# [LESETEXT]
********************
# Bootsliegeplätze an Maasseen



## Alas (17. April 2006)

Hallo zusammen,

die Maas-Seen kenne ich zwar bisher nur von Badeausflügen her, aber ich habe keine Zweifel, dass diese ein Spitzen-Angelgewässer sind. 
Nachdem ich in den letzten fünf Jahren nur selten Zeit zum Angeln gefunden habe, würde ich jetzt gerne endlich regelmäßig angeln gehen und dabei bieten sich die Maasplassen (neben dem Rhein) für jemanden, der in Köln wohnt, geradezu an. Und wenn ich an die großen Wasserflächen bei Roermond denke, denke ich auch gleich an ein Boot. 

 Der Gedanke ans Angelboot ist bei mir aber mit ein paar Problemen behaftet. Problem Nr. 1 ist, dass ich gar kein Boot habe. Dieses Problem scheint aber lösbar zu sein, denn Boote gibt es ja zu kaufen. Problematischer wird es bei mir aber mit der Aufbewahrung und dem Transport des Bootes. Für einen Bootstrailer fehlt mir ein Stellplatz und für den Transport fehlt meinem Ford-Ka eine Anhängerkupplung (und ein paar PS glaube ich).

 Also würde für mich entweder ein kleines Schlauchboot in Frage kommen oder ein fester Boots-Liegeplatz. Über das Internet habe ich jetzt versucht, mich über die Liegeplätze an den Maasseen schlau zu machen und habe mir die Internetseiten der verschiedenen Yachthäfen angeschaut. Dort sind die Angebote aber eben auf Yachten und nicht auf kleine Angelboote ausgerichtet. Ich habe nur wenige Angebote gefunden, deren Mindestgebühren unter 400€ pro Jahr liegen, dazu kommen dann aber noch Nebenkosten wie bspw. Parkgebühren fürs Auto.
********************
# [ARBEITSAUFTRAG 1]
Gib den Abschnitt der Einträge als JSON-Liste von Zeichenketten aus, eine pro Zeile und ohne Leerzeilen. Er beginnt mit der ersten Zeile der Einträge und endet mit der Zeile, die „List objects with“ enthält; beide Grenzzeilen gehören dazu.

Datensätze aus einem Datenbestand:
********************
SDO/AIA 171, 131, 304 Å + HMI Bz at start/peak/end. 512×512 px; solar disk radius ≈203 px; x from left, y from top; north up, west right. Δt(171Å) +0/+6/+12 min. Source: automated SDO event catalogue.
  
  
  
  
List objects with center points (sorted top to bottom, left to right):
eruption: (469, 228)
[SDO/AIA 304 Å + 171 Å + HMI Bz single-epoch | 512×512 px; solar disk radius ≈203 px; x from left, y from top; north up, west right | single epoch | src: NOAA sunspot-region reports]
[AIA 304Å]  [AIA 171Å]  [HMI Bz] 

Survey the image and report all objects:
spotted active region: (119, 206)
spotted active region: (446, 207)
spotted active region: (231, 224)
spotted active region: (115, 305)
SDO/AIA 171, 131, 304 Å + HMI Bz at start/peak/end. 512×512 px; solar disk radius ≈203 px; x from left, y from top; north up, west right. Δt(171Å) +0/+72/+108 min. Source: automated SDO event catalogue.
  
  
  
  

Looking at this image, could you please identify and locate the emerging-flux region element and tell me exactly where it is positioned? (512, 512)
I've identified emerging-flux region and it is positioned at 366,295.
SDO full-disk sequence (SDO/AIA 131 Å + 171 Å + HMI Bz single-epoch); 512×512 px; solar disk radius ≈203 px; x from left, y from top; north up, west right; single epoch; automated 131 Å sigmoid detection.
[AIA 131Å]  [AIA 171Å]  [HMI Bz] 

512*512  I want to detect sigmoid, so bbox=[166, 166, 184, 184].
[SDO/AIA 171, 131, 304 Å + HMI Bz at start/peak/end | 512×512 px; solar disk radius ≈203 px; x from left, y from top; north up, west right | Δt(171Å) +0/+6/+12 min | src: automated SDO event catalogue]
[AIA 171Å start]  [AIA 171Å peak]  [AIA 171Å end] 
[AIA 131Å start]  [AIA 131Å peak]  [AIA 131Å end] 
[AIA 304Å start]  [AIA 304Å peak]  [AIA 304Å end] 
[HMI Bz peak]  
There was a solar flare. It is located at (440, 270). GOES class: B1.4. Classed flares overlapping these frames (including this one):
********************
# [ARBEITSAUFTRAG 2]
Nenne alle Gewässer- und Ortsnamen, die im Lesetext vorkommen, und fasse Schreibvarianten desselben Namens zu einem Eintrag zusammen.

# [ERGEBNIS 1]
[
  "SDO/AIA 171, 131, 304 Å + HMI Bz at start/peak/end. 512×512 px; solar disk radius ≈203 px; x from left, y from top; north up, west right. Δt(171Å) +0/+6/+12 min. Source: automated SDO event catalogue.",
  "List objects with center points (sorted top to bottom, left to right):"
]

# [ERGEBNIS 2]
- Maas-Seen (auch „Maasplassen“ und „Maasseen“)
- Rhein
- Köln
- Roermond